MASTER: Multi-Agent Security Through Exploration of Roles and Topological Structures -- A Comprehensive Framework
Yifan Zhu, Chao Zhang, Xin Shi, Xueqiao Zhang, Yi Yang, Yawei Luo
TL;DR
This work tackles security risks in LLM-based multi-agent systems by introducing MASTER, a comprehensive framework that (i) automatically constructs MAS instances with diverse role configurations and topologies, (ii) employs an information-flow interaction paradigm, (iii) devises a scenario-adaptive, topology-aware attack strategy with probing, trait injection, and activation stages, and (iv) offers defense mechanisms including prompt leakage detection, hierarchical monitoring, and scenario-aware preemptive defenses.
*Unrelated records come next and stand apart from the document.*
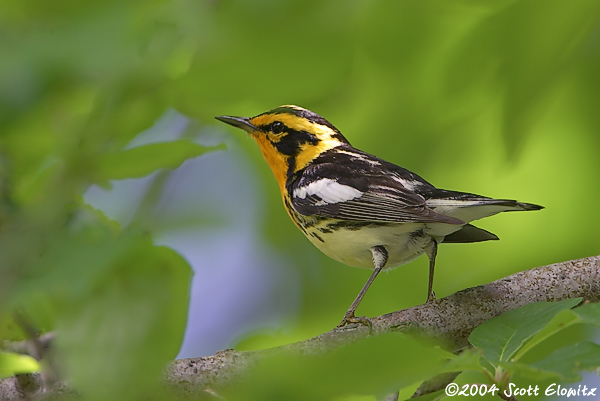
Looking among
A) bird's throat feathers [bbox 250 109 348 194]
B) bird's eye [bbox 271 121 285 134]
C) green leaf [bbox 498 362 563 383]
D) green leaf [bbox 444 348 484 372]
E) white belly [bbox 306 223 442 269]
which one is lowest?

Empirical results show that role and topology information significantly amplify attack effectiveness across multiple models and domains, while the proposed defenses reduce the Attack Success Rate (ASR) to below 20% and mitigate adversarial role consistency and harmful teamwork. The paper provides a robust, scalable foundation for future MAS security research, enabling safer, more resilient collaborative intelligent systems. The framework also highlights domain and topology-dependent vulnerabilities, underscoring the need for topology-aware and role-aware security practices in real-world MAS deployments.
Abstract
Large Language Models (LLMs)-based Multi-Agent Systems (MAS) exhibit remarkable problem-solving and task planning capabilities across diverse domains due to their specialized agentic roles and collaborative interactions. However, this also amplifies the severity of security risks under MAS attacks. To address this, we introduce MASTER, a novel security research framework for MAS, focusing on diverse Role configurations and Topological structures across various scenarios. MASTER offers an automated construction process for different MAS setups and an information-flow-based interaction paradigm. To tackle MAS security challenges in varied scenarios, we design a scenario-adaptive, extensible attack strategy utilizing role and topological information, which dynamically allocates targeted, domain-specific attack tasks for collaborative agent execution. Our experiments demonstrate that such an attack, leveraging role and topological information, exhibits significant destructive potential across most models. Additionally, we propose corresponding defense strategies, substantially enhancing MAS resilience across diverse scenarios. We anticipate that our framework and findings will provide valuable insights for future research into MAS security challenges.